Malawi case
N/A
This is Plaintiff’s appeal from the decision of the Assistant Registrar in refusing to dismiss application to set aside judgment on the ground of inordinate delay and ordering that the default judgment be set aside and that the Defendants do serve their defence within 14 days of this order. This appeal is by way of rehearing.
This action was commenced on 4th April 2007 and the writ was served on the Defendant on 20 th April, 2007. The default judgment was entered on 29 th May, 2007 about 39 days after the Defendant had failed to give notice of intention to defend the action. An order of assessment of damages was made on 18 th October 2007. Execution was already levied on the Defendant in November, 2007. The judgment sum has already been paid to the Plaintiff.
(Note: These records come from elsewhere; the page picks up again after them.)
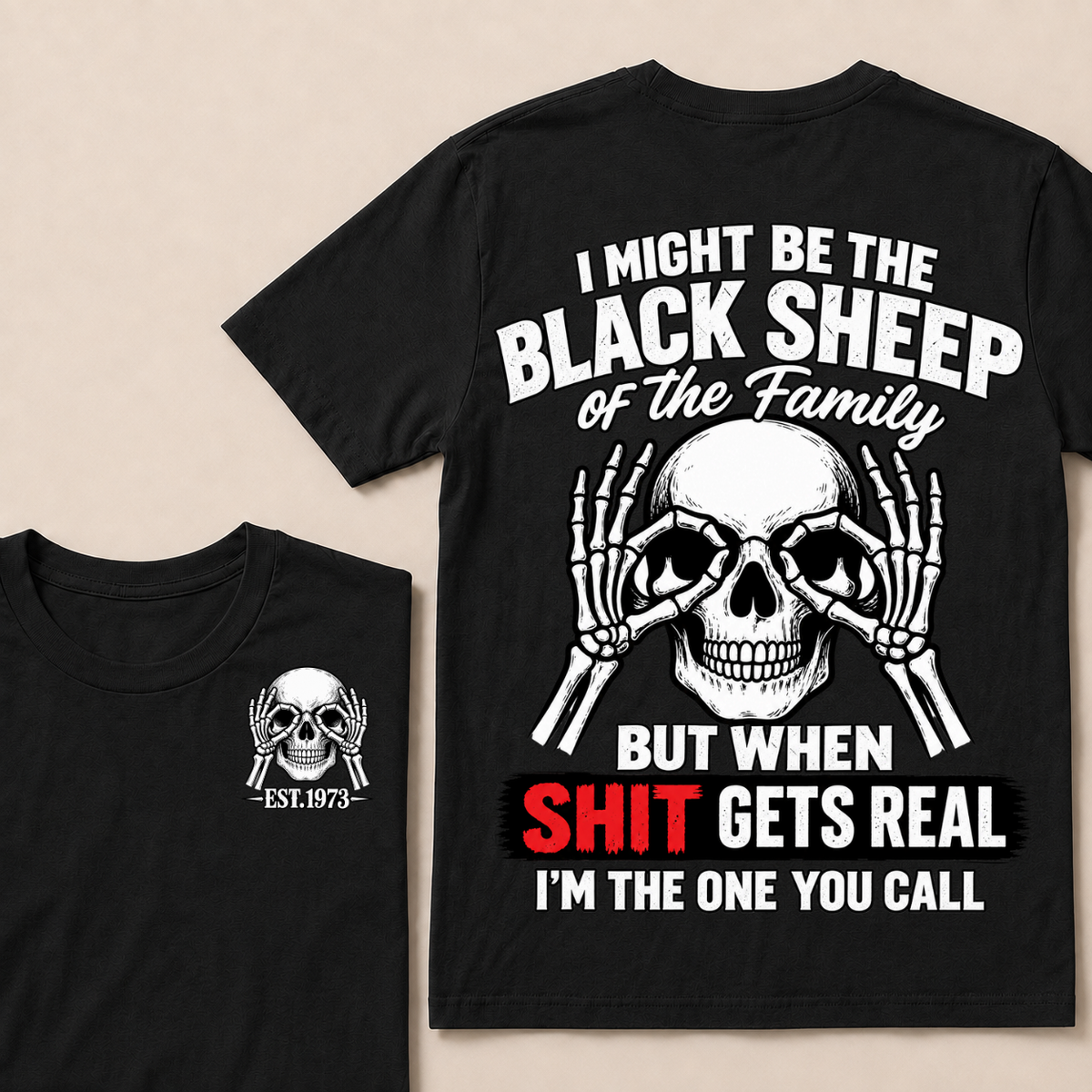 I Might Be The Black Sheep Of The Family Skull Skeleton Hands EST.Year T-Shirt, Funny Family Quote Graphic Tee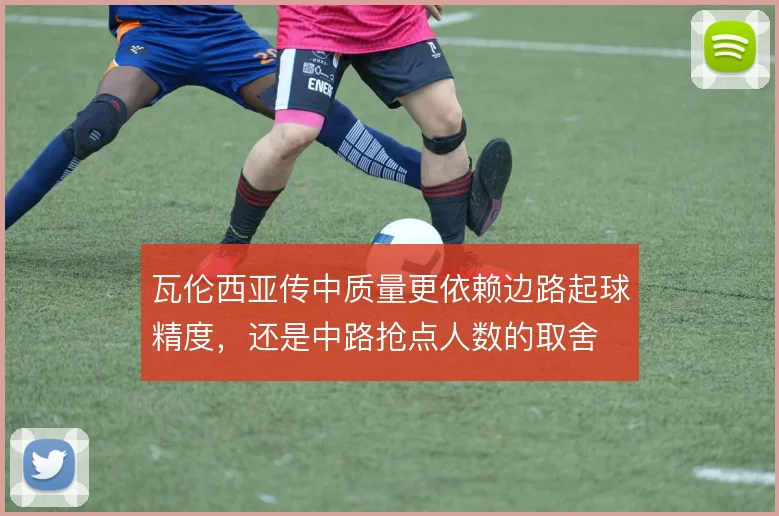瓦伦西亚传中质量更依赖边路起球精度，还是中路抢点人数的取舍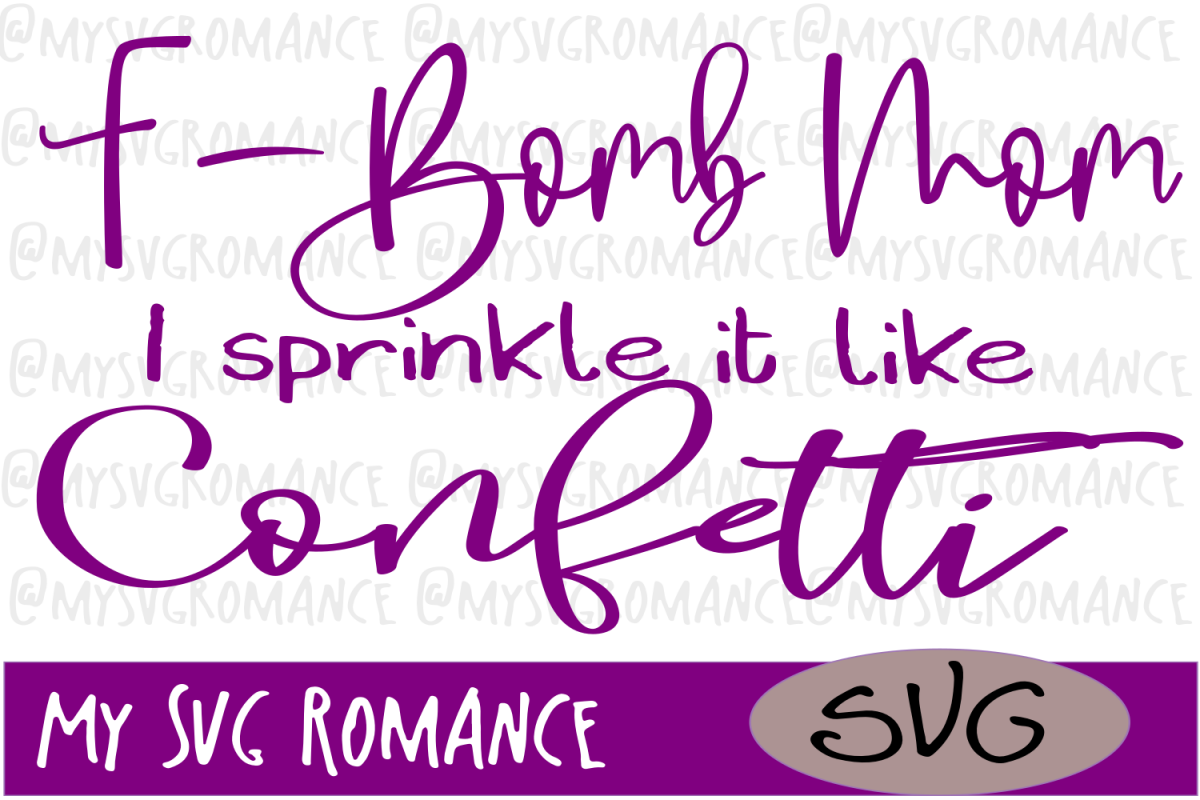 Free Free F Bomb Mom I Sprinkle F-Bombs Like Confetti Svg 285 SVG PNG EPS DXF File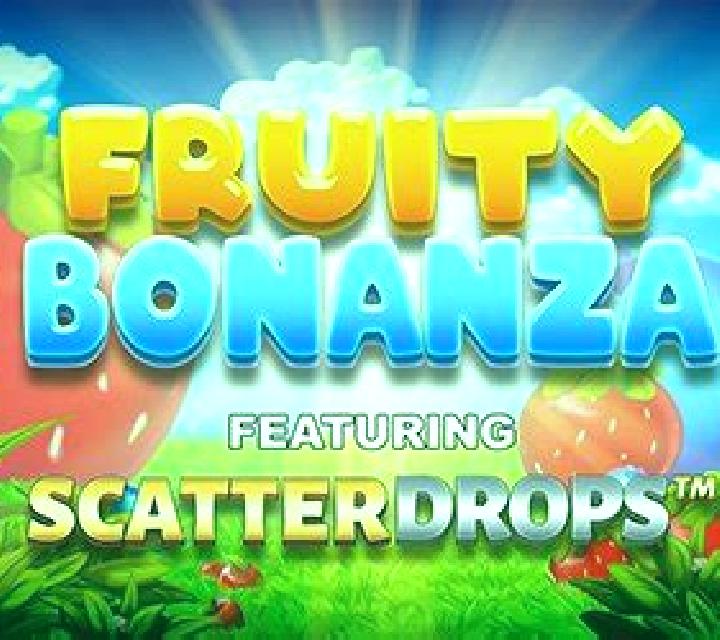 Fruity Bonanza Scatter Drops slot game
The Defendant’s application to set aside the judgment came after about 10 months from the date judgment was obtained and about 11 months from the date of the writ was served, about 5 months from the date that damages were assessed and 4 months from the date execution was levied on the Defendant.
We are now aware about Lord Atkin’s direction in Evans v Bartlam [1937] AC 437 at 480 that the underlying principle in
an application to set aside the default judgment is that unless and until the court has a judgment on merit or by consent, it is to have the power to revoke the expression of its coercive power where that has only been obtained by a failure to follow any of the rules of procedure.
Further Lord Atkin says that there is no rigid rule that the Applicant must satisfy the court that there is a reasonable explanation why judgment was allowed to go by default, though obviously the reason, if any for allowing judgment and thereafter applying to set aside is one of the matters to which the court will have regard in exercising its discretion.
It ought to be noted that application to set aside a judgment should be made promptly and within reasonable time. (see note 13/9/12 (1999 Rules of Supreme Court). What is reasonable period will depend on the circumstances of the case. In the case of John G. Kawamba t/a Central Associates Limited v W.T.C Freight Limited Civil Cause No. 541 and 542 of 1986 it was held that six months delay after the default judgment had been entered was inexcusable.
I am aware that this is a personal injury case. Such cases require genuine promptness in setting aside a regular judgment. What ever reason of missing file in the civil registry as cause of delay appears to me as a mere scape goat. Counsel for the Defendant is on record that they were only appointed as late as the 27th September, 2007 prior which time they could not have served a notice of intention to defend. To make things worse they just served the defence on the Appellants on 2 nd July 2008. Delay was inordinate.
Even if there could be a meritorious defence, the Appellant would be greatly prejudiced if the judgment was set aside considering that 10 months in bringing the application to set aside judgment is inordinate and inexcusable in the circumstances, and that execution was already levied on the Respondent, and further that the judgment sums have already been paid to the Appellant who testified in person at the assessment of damages. I allow the appeal and dismiss the Respondents application to set aside judgment with costs.
Made in chambers this 23rd day of July 2008 at Chichiri, Blantyre.